In Affinity Living Group, LLC v. StarStone Specialty Insurance Co., a divided Fourth Circuit held that it had appellate jurisdiction despite the parties’ stipulating to dismiss some claims without prejudice. The district court had issued a decision that necessarily—though not technically—resolved all of the claims, including the voluntarily dismissed ones. The decision dismissed two of the plaintiff’s claims. And its reasoning necessarily decided the two others. That is, the district court’s dismissal of the two claims “rendered legally deficient” the remaining claims. So even though the district court never formally dismissed the remaining claims, their dismissal was inevitable. The parties thus saved everyone some time by stipulating to their dismissal.

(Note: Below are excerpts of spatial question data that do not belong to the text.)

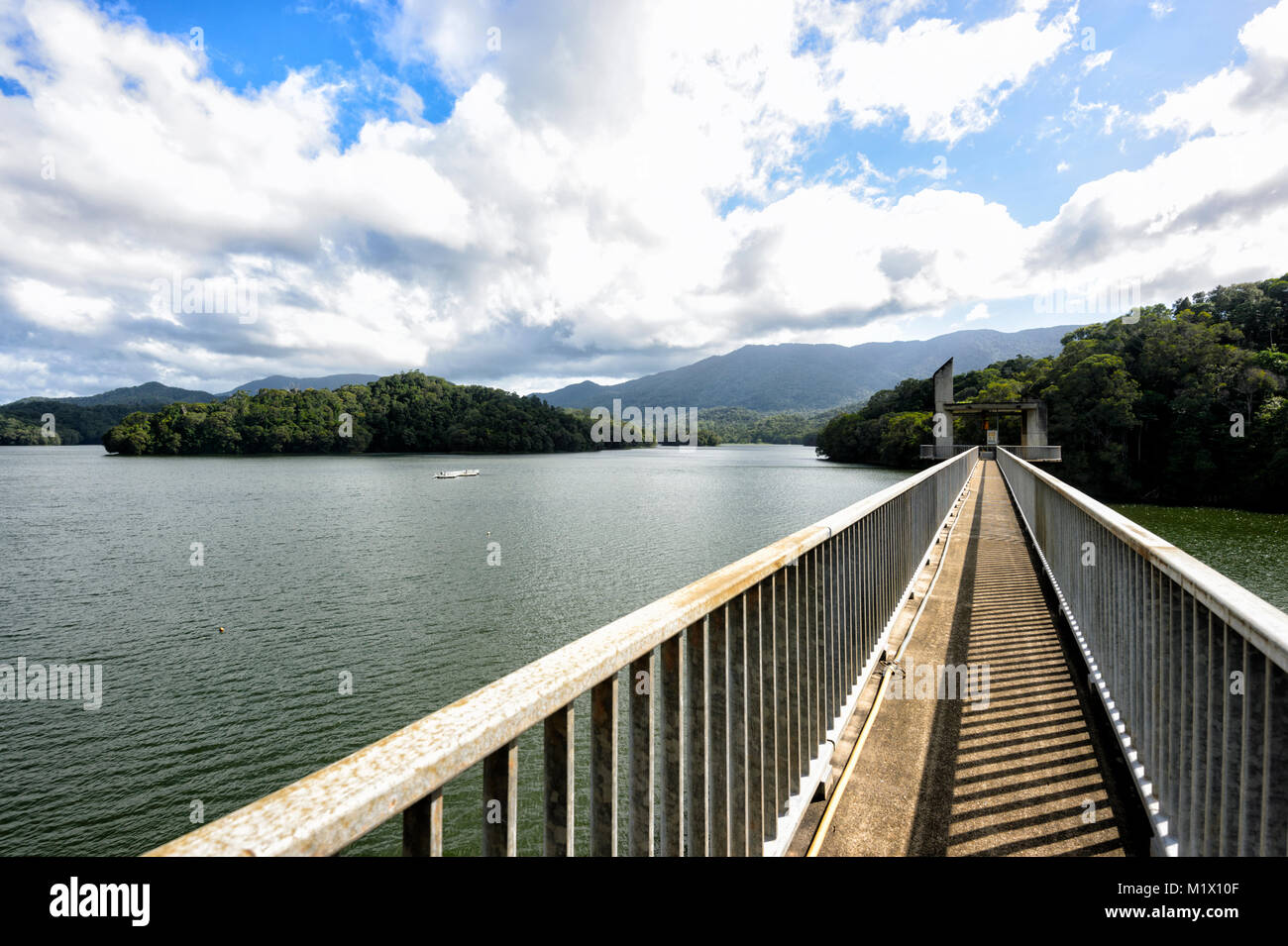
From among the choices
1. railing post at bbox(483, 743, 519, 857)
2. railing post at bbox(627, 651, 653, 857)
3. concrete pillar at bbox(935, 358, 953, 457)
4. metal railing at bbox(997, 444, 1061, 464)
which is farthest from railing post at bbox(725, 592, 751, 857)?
concrete pillar at bbox(935, 358, 953, 457)

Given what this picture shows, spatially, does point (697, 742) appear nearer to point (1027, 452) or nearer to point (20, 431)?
point (1027, 452)

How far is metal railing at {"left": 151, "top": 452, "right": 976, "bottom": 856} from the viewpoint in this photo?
2.45ft

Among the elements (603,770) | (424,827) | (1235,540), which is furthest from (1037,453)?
(424,827)

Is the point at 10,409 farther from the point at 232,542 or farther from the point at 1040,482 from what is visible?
the point at 1040,482

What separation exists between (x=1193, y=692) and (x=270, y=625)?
59.7 feet

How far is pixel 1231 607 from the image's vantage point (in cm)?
163

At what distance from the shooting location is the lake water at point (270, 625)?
8.99m

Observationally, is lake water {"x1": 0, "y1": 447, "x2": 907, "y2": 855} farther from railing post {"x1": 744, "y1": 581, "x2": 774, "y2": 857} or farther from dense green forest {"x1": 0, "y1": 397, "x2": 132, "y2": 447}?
dense green forest {"x1": 0, "y1": 397, "x2": 132, "y2": 447}

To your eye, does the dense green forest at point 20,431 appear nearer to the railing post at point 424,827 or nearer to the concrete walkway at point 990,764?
the concrete walkway at point 990,764

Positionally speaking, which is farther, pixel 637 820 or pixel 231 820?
pixel 637 820

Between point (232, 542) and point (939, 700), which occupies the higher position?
point (939, 700)
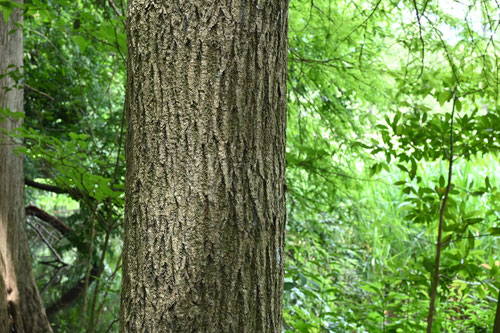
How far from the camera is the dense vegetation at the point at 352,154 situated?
2293 mm

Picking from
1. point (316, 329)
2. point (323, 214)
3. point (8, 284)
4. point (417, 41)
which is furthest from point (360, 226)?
point (8, 284)

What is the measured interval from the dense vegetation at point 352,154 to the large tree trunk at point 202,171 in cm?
104

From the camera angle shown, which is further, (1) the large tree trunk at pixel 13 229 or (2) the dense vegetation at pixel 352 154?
(1) the large tree trunk at pixel 13 229

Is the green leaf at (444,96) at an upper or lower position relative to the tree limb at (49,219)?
upper

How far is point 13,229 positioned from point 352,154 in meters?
2.77

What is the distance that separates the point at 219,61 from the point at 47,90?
3.68m

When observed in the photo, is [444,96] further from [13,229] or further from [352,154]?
[13,229]

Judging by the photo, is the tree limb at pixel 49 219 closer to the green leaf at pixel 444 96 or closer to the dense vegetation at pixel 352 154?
the dense vegetation at pixel 352 154

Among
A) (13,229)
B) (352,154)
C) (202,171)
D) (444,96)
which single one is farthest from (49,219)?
(202,171)

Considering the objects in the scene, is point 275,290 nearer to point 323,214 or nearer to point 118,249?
point 323,214

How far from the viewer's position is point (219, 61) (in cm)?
120

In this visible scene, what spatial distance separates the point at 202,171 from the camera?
3.90ft

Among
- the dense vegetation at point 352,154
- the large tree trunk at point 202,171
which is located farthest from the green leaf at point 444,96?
the large tree trunk at point 202,171

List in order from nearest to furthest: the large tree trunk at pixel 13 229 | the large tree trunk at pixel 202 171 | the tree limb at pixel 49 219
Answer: the large tree trunk at pixel 202 171, the large tree trunk at pixel 13 229, the tree limb at pixel 49 219
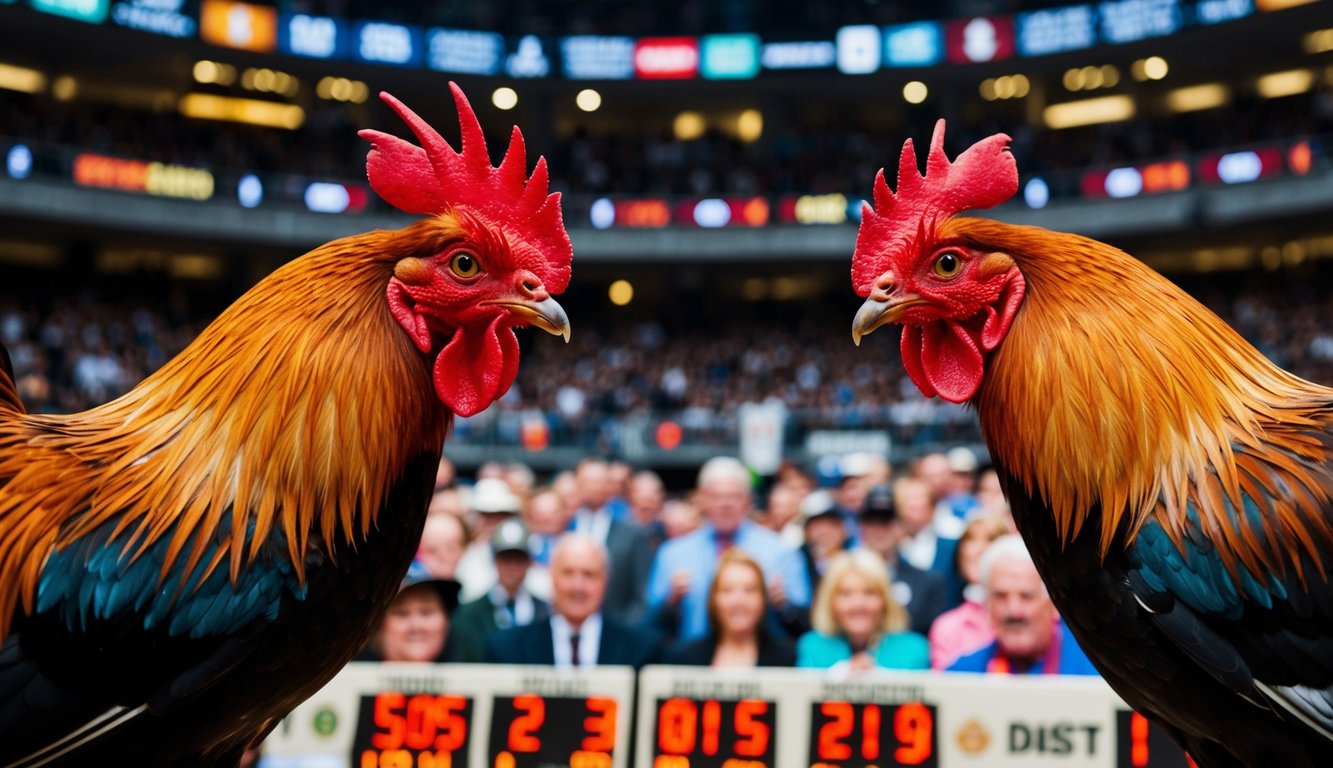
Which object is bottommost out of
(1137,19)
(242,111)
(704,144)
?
(242,111)

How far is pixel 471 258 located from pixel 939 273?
1.20 meters

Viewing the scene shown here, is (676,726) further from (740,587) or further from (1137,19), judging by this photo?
(1137,19)

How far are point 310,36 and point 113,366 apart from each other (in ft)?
32.2

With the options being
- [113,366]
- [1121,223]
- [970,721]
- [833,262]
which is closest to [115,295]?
[113,366]

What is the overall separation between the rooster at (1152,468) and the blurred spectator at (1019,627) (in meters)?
1.54

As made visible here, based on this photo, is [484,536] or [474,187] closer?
[474,187]

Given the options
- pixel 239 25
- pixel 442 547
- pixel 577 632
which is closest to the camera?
pixel 577 632

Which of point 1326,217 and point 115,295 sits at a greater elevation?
point 1326,217

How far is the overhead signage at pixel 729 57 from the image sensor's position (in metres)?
33.5

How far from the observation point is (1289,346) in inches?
989

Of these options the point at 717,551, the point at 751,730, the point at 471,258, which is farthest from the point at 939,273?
the point at 717,551

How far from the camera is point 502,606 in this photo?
25.3 ft

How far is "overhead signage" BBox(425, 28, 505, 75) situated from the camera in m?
32.3

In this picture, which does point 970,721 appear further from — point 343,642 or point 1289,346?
point 1289,346
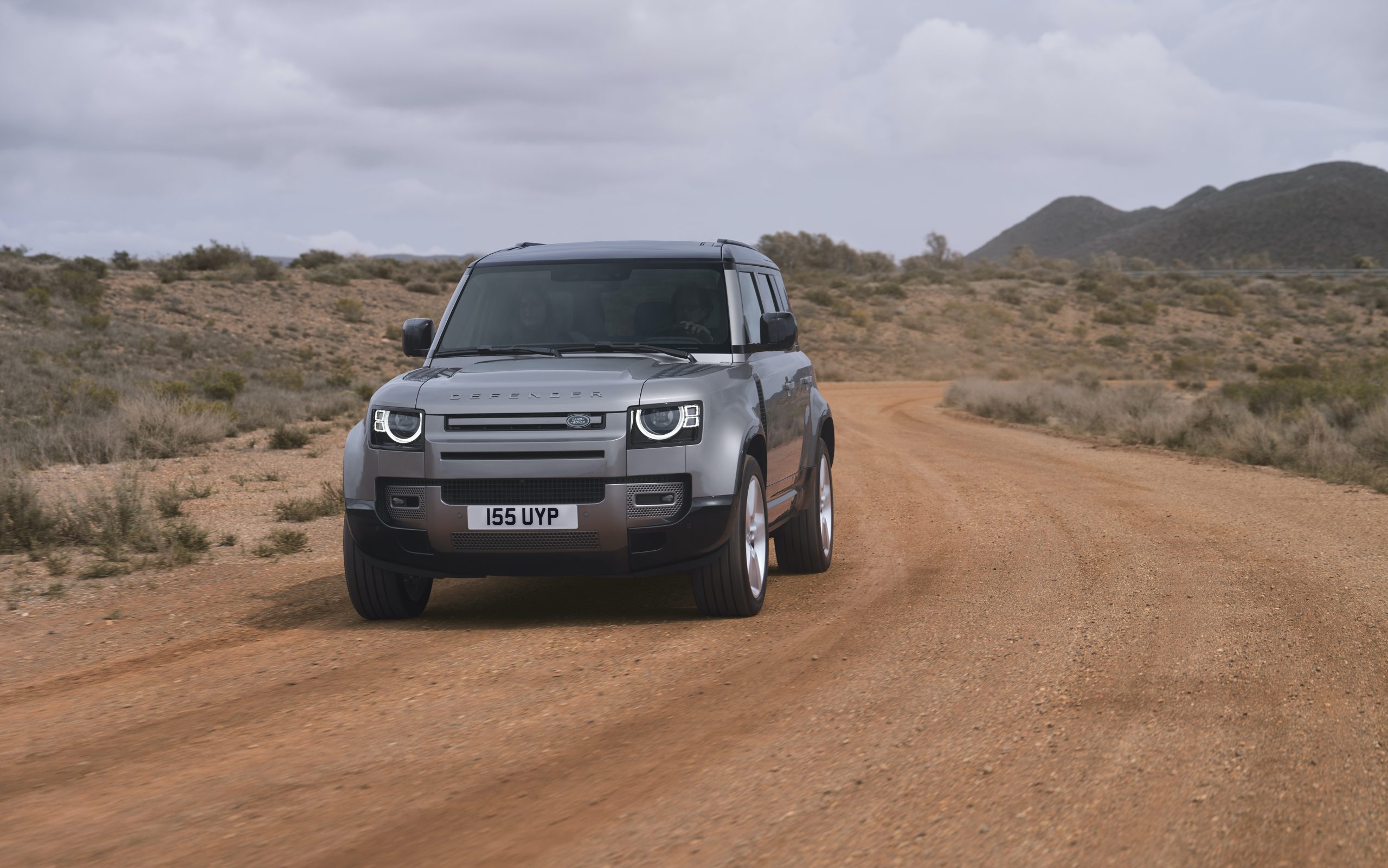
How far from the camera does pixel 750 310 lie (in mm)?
7555

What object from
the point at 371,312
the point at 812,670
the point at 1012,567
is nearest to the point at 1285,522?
the point at 1012,567

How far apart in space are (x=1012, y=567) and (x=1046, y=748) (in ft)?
13.3

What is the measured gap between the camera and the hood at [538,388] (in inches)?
232

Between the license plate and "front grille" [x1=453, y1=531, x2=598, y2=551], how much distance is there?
A: 21 mm

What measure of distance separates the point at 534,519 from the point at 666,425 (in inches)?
30.8

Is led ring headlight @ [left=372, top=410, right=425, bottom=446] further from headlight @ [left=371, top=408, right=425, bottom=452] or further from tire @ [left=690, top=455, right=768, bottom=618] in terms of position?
tire @ [left=690, top=455, right=768, bottom=618]

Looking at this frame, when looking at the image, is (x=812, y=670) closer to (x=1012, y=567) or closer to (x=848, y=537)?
(x=1012, y=567)

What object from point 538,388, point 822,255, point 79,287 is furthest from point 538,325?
point 822,255

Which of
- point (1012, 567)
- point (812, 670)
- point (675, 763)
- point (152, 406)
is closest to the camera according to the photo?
point (675, 763)

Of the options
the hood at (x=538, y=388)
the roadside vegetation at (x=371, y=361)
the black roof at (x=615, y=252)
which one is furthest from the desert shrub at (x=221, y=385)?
the hood at (x=538, y=388)

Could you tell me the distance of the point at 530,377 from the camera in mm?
6191

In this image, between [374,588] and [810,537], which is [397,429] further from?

This is what Microsoft Corp. v. Baker should have said. Baker rightly held that plaintiffs in a class action cannot voluntarily dismiss their individual claims and then appeal the earlier denial of class certification. Although the denial of class certification might have made pursuing those individual claims economically irrational, it did not necessarily resolve them. The plaintiffs could have kept going. That’s why they shouldn’t have been able to manufacture an interlocutory appeal by voluntarily dismissing their claims. But when an interlocutory decision means that there’s nowhere else for plaintiffs to go—that their claims, though technically pending, are legally done—there’s no reason to not allow an appeal via voluntary dismissal.